Indiana Fall Season Words
pumpkin / persimmon/ squash / apples / nuts / Halloween / leaf crunch / piles of leaves/ wind / rain / first frost / first freeze/ harvest moon / coats / gloves / hats / bushy tailed squirrels/ acorns/ maple leaves / red leaves /gold / aurora / mums / chrysanthemums / cranberries / Thanksgiving / time change / early darkness / dark mornings / smoke / bonfires / Orion / bright stars / aurora borealis / grey days / clouds /overcast / morning chill / blustery / trails / woods/bales / hay / rake / football /plowed-over fields /geese flying / crows
Finally, here’s a quote from Tom Clausen’s article “A Haiku Way of Life,” “Haiku for me is the perfect record of my simply existing here and now.
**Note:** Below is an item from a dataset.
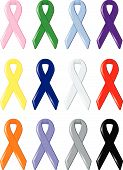 stock photo of causes cancer  - Twelve satin awareness ribbons symbolizing support of various social causes and research for finding cures for cancers and disease - JPG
Each haiku, in a way, can be thought of as a farewell poem - an acceptance of the transitory nature of everything.”
Thursday, November 3, 2011
A Cornucopia of Pumpkins
pumpkins capture
late afternoon sun—
the shortness of days
The news reported that we were short of pumpkins this year--an erratic weather year ruined a lot of crops, but in B-town the round and ovoid squashes appear quite numerous. Besides their striking color, they are so individual in size and shape and texture. I love wandering past them, finding joy in their bright shapes and their endless variety.
Here's a quote from an article called "Feathering the Moment" by New Zealand poet Christopher Herold: "One thing haiku teaches us is that we don't have to go somewhere other than where we are to discover value in things. And we don't have to wait for something worthy to come to us either... Living the 'haiku life' necessitates an ongoing process of waking up to where we are now, accepting that we are where we are, and feeling grateful for this."